Okwechime noted that A.I. is helping marketers with new levels of understanding and lasting commercial advantage, especially in an era where communicating to customers is easier, with several channels for dialogue and customer acquisition. He said, “A.I. uses customer data and profiles to learn how best to communicate with customers, then serve them tailored messages at the right time without intervention from marketing team members, ensuring maximum efficiency.” He added that businesses could also use A.I. to prioritise leads, particularly relevant when companies have hundreds of leads a day but limited resources. “Using data such as drop-off information gathered during customer onboard, A.I. can prioritise leads from the most likely to convert, ensuring efficient use of limited marketing resources, whilst maximising conversion rates.”
Chatbot (Conversational Agents or Dialog Systems)
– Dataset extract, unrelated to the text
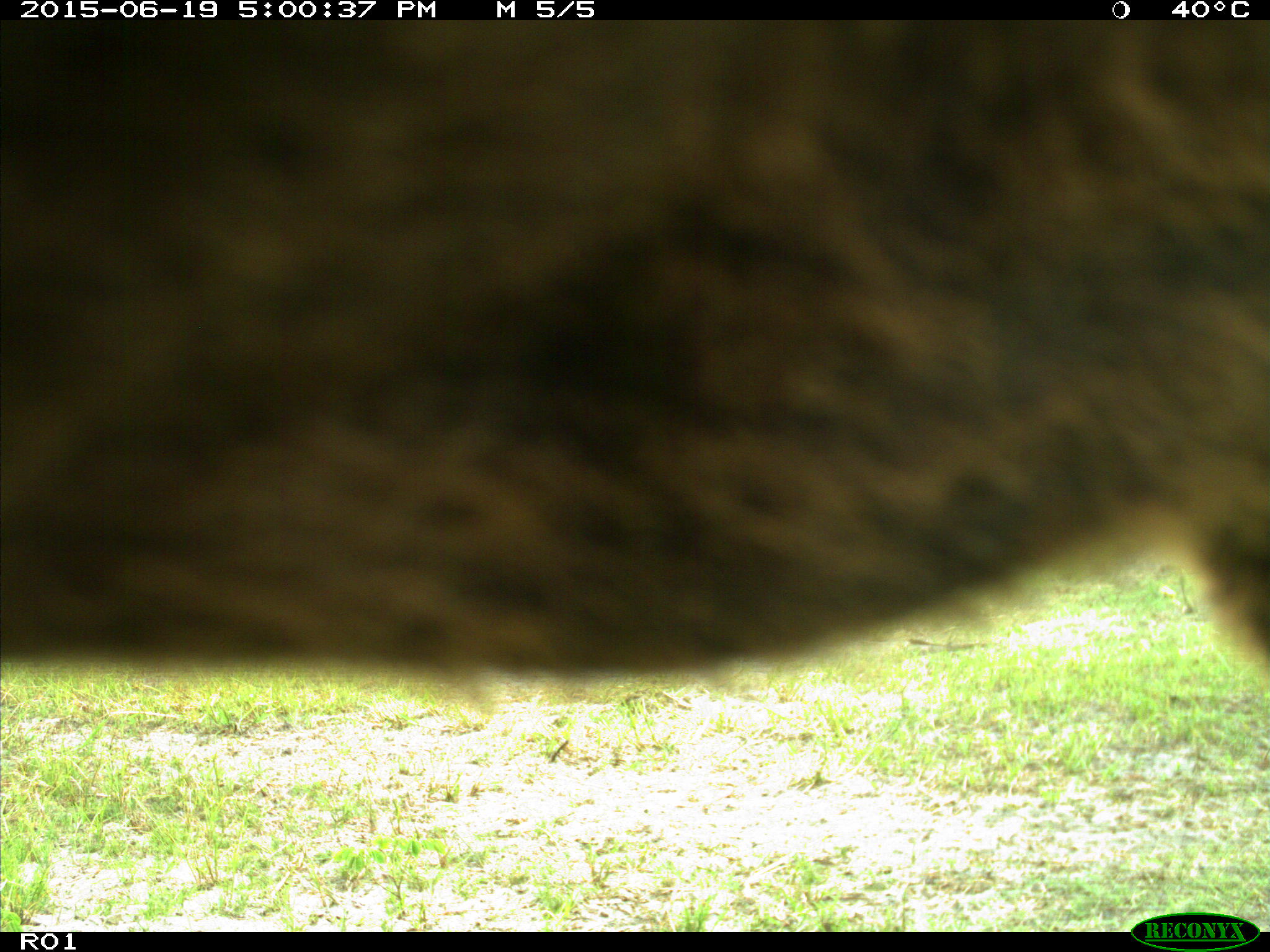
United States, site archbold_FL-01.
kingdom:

A new wave of change in how consumers interact with services is on the horizon, driven by the growing demand for rapid responses from customers. According to Okwechime, AI-powered Chatbots leverage Natural Language Processing to understand conversations and their contexts to such an advanced level that appropriate responses can be generated. He explained that recent advances have gone beyond text-based chats, with companies like Apple (Siri), Google, and Amazon (Alexa), introducing voice-controlled virtual assistants, able to answer an infinite number of questions proficiently in natural language dialogue. “In a market like Africa where literacy rate falls heavily behind the world’s average, voice-controlled products and services will revolutionise how a consumer interacts with technology platforms, reducing entry barriers and improving technology adoption,” he said.
Lastly, Okwechime explained that A.I. for operations combines sophisticated methods from deep learning, data-stream processing, and domain knowledge to analyse data gathered from operational pipelines to enhance efficiency, reduce costs, and maintain an optimal delivery and quality of services. Depending on the type of business, this covers several verticals, including but not limited to:
- Using images or videos to:
- Do quality control on products or raw materials.
- Count high volumes of stock.
- Tagg essential information about a product such as visible license numbers, colour, make, and manufacturer.
- Using historical data to estimate prices when purchasing goods or services.
- Using macro-economic factors to forecast value and any pending appreciation or depreciation.
- Predict periods or high demand locations with sufficient notice to prepare accordingly to maximise returns.
- Liquidity management, forecasting future events of liquidity challenges based on predicted or projected growth.